Ci sono stati vari tentativi, riusciti o meno, di riforma costituzionale. Ma nessuno ha mai pensato di toccare la prima parte, segno della condivisione di alcuni valori fondanti della nostra comunità. È così?
«Chi vive nelle istituzioni politiche non tocca i principi fondamentali della Carta, spesso nella convinzione però di poterli piegare. La prima parte ci parla di quei principi che gli antichi avrebbero definito sacri e inviolabili, ma anche la seconda è fondamentale: da chi decide cosa a come si fanno le leggi, quali leggi possono modificare la Costituzione. Per questo la Costituzione è tutta fondamentale».
articolo 8
Quindi sarebbe meglio non toccarla?
«Il problema è sempre la misura. La Costituzione italiana è stata modificata o integrata 26 volte nel corso della sua vita, e solo due riforme, disomogenee e non migliorative sono state bocciate. Non è vero quindi che è un sistema immobilizzato come qualcuno dice: il punto è che bisogna fare modifiche migliorative, non pastrocchi peggiorativi».

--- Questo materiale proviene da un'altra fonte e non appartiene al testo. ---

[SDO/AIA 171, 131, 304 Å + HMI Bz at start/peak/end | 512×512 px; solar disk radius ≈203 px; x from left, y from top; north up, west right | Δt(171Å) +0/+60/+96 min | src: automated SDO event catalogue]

CARRAI - U. DE SIERVO SALMASO - U DE SIERVO
Si riferisce all'ultimo tentativo di riforma da parte di Renzi?
«La mia opposizione fu per un giudizio di merito, non astratto. Però dico che la Costituzione dovrebbe essere modificata con estrema attenzione».

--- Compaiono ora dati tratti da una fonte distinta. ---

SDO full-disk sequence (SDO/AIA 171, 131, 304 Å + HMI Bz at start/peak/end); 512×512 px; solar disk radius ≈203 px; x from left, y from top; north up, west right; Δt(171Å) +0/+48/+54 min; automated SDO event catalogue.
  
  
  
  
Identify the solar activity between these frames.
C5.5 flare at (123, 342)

Sarà a Venezia per l’iniziativa de “Il Viaggio della Costituzione”. Perché portare la Costituzione nelle città?
«È uno dei tanti tentativi, opportuni, per passare dal formale rispetto della Costituzione alla diffusione di una conoscenza più ravvicinata. Uno sforzo che dovrebbe iniziare dalle scuole perché a scuola si insegna poco la Costituzione. Non mi riferisco a una serie di norme da imparare a pappagallo, ma di una riflessione sul tentativo ragionevole di risolvere i problemi della convivenza all’interno degli Stati democratici, stabilendo delle regole».

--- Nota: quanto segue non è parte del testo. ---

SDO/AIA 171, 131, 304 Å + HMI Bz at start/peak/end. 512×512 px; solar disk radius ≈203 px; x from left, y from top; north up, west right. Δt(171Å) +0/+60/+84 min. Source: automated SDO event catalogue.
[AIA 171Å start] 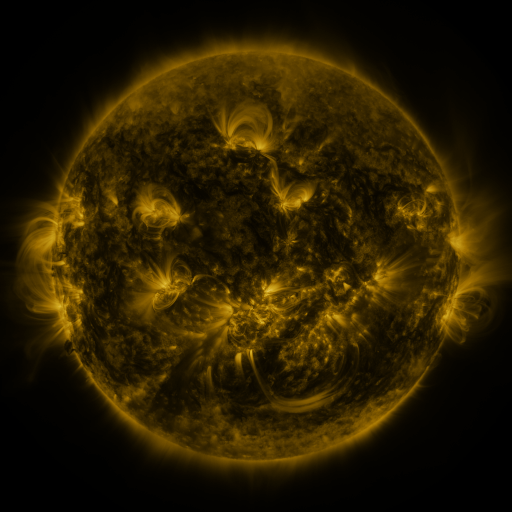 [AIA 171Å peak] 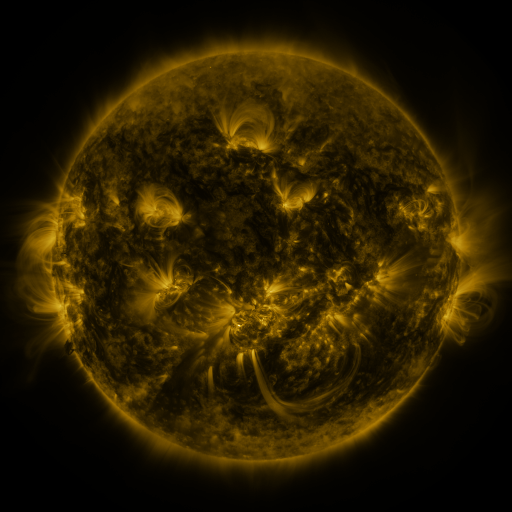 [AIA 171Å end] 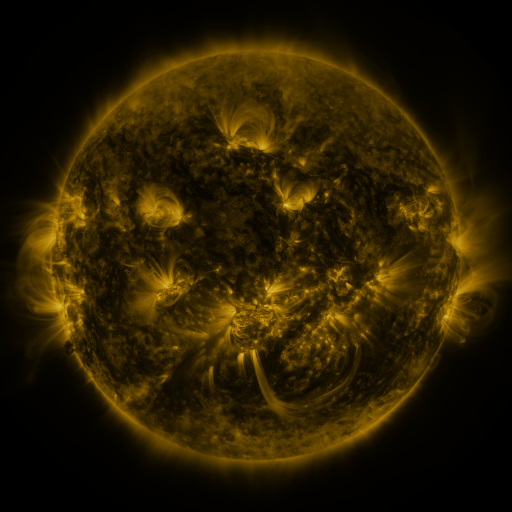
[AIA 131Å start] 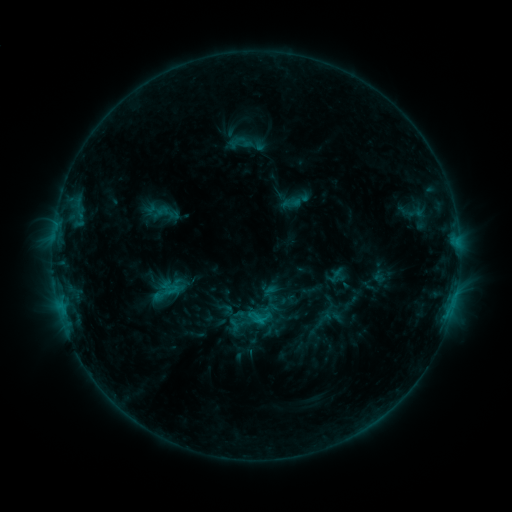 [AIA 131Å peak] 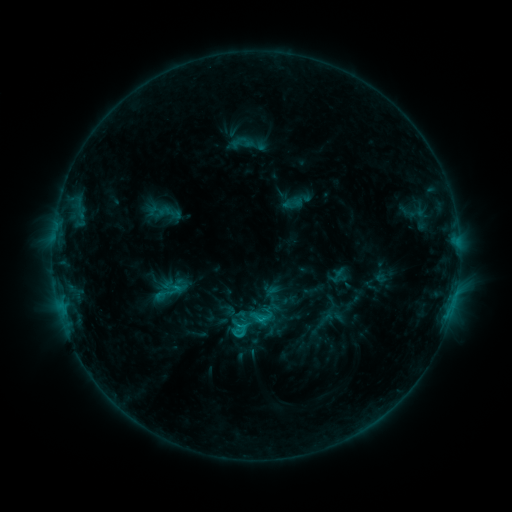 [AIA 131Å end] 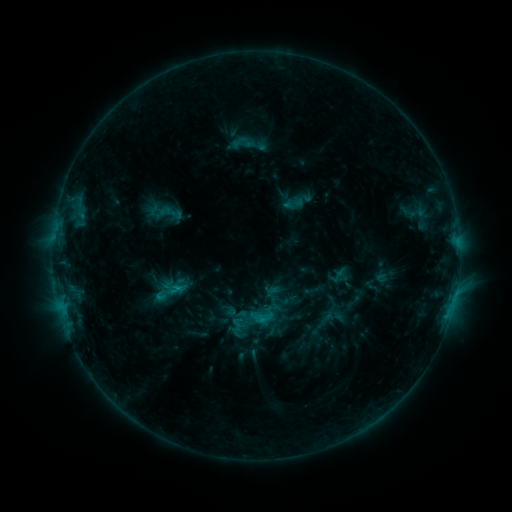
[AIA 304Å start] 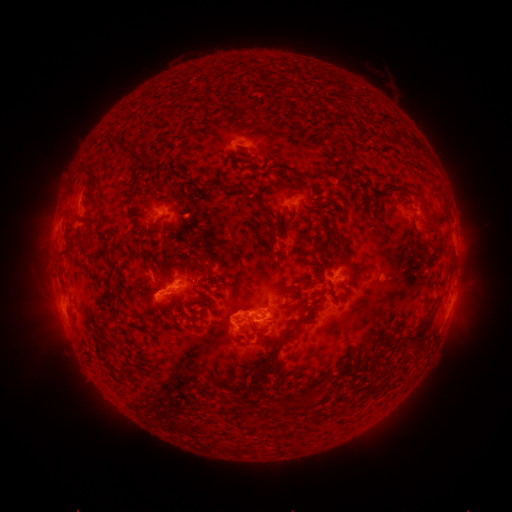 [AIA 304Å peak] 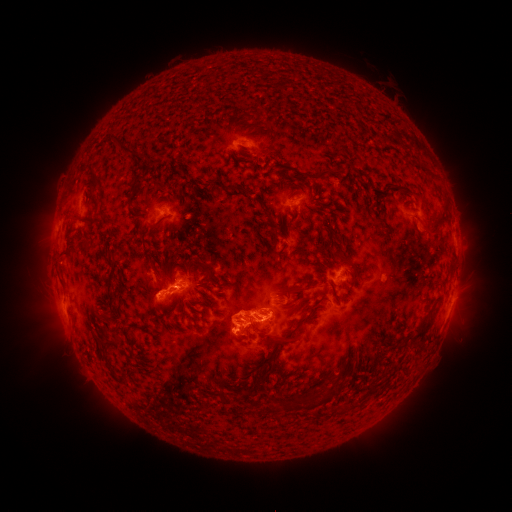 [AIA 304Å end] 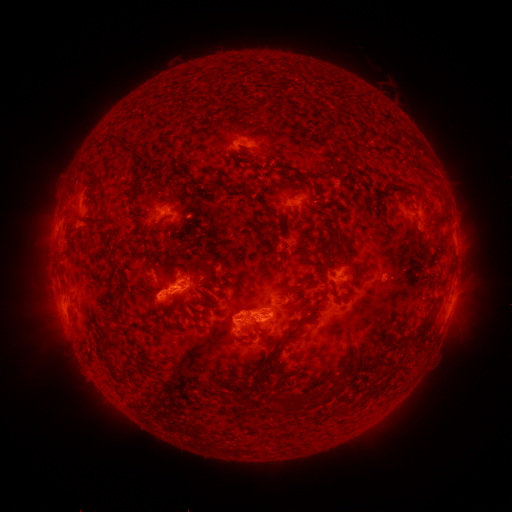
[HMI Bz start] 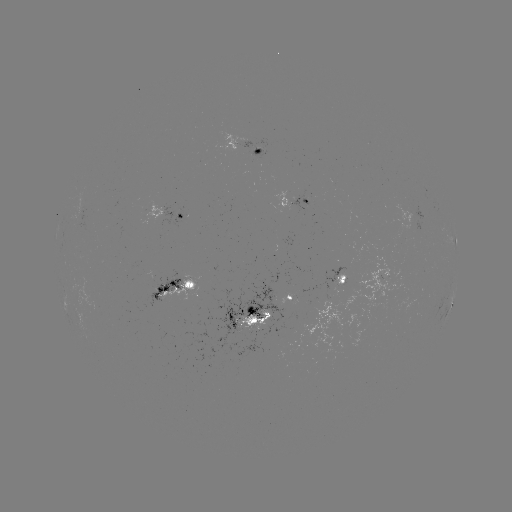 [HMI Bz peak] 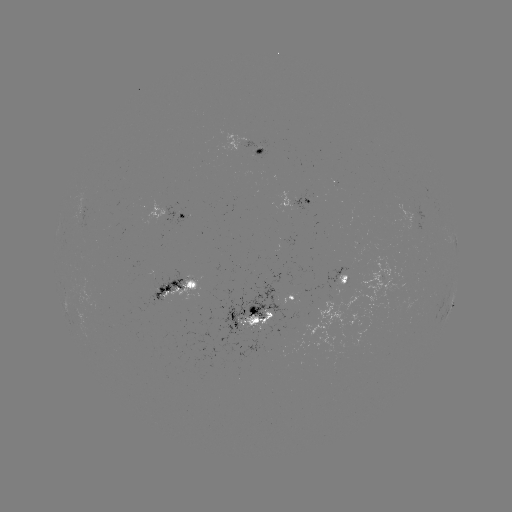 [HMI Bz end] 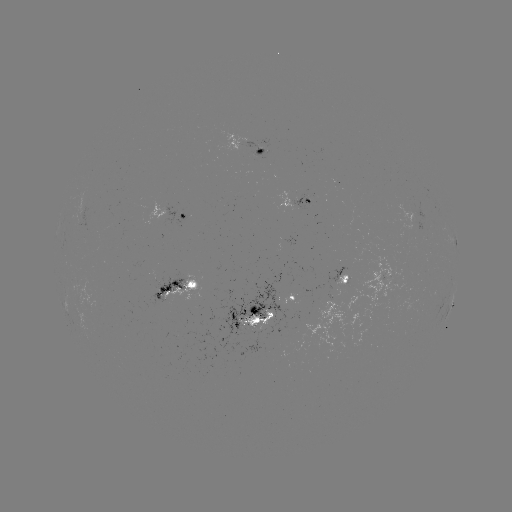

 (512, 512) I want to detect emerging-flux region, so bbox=[236, 310, 272, 330].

A Venezia parlerà dell’articolo 8 sulle confessioni religiose secondo il quale tutte sono egualmente libere davanti alla legge. Ci spiega, esattamente, che cosa vuol dire?
«L’articolo sancisce un principio fondamentale: il pluralismo religioso e il diritto delle confessioni religiose a organizzarsi secondo i loro principi, a patto che non siano in conflitto con i principi dello Stato. E che le materie che riguardano i rapporti tra Stato e Religione devono essere il frutto di un accordo, e non della scelta del Parlamento. Lo Stato non può più decidere, come accadeva negli Stati antichi, come si eleggono i vescovi, o come si devono organizzare le religioni. Queste ultime a loro volta, secondo la Costituzione, devono educarsi a convivere con le altre confessioni religiose, certo senza cancellare la proprie caratteristiche».
Il principio sancisce il diritto delle religioni a organizzarsi sulla base dei propri statuti. Ma nella traduzione di tutti i giorni, se pensiamo alla questione islamica in Italia, per il timore di lasciare spazi alla diffusione del radicalismo c’è spesso l’ostilità delle amministrazioni locali nel concedere spazi per la vita religiosa. Come se ne esce?
«Se ne esce contrattando, come è già stato fatto per altre 13 confessioni religiose compresa quella cattolica, un accordo serio con la comunità musulmana che era e in parte è ancora molto divisa al proprio interno. I musulmani non sono riusciti a esprimere, se non recentemente, una rappresentanza unitaria. Ma è stato un buon passo avanti la pre-intesa firmata nel febbraio del 2017 tra il ministero dell’Interno e una rappresentanza plurale dei musulmani. Un’intesa permetterebbe di rendere più normali i rapporti ma sia chiaro: non è che nel frattempo viene meno il diritto delle comunità a costruire moschee o ad adattare spazi per la preghiera. Se poi c’è ostilità nei confronti di una comunità questa si esercita non solo contro le moschee. Ricordo bene che quando ero presidente della Corte Costituzionale bocciammo (era il 2010, ndr) una legge veneta che voleva limitare l’apertura dei phone- center».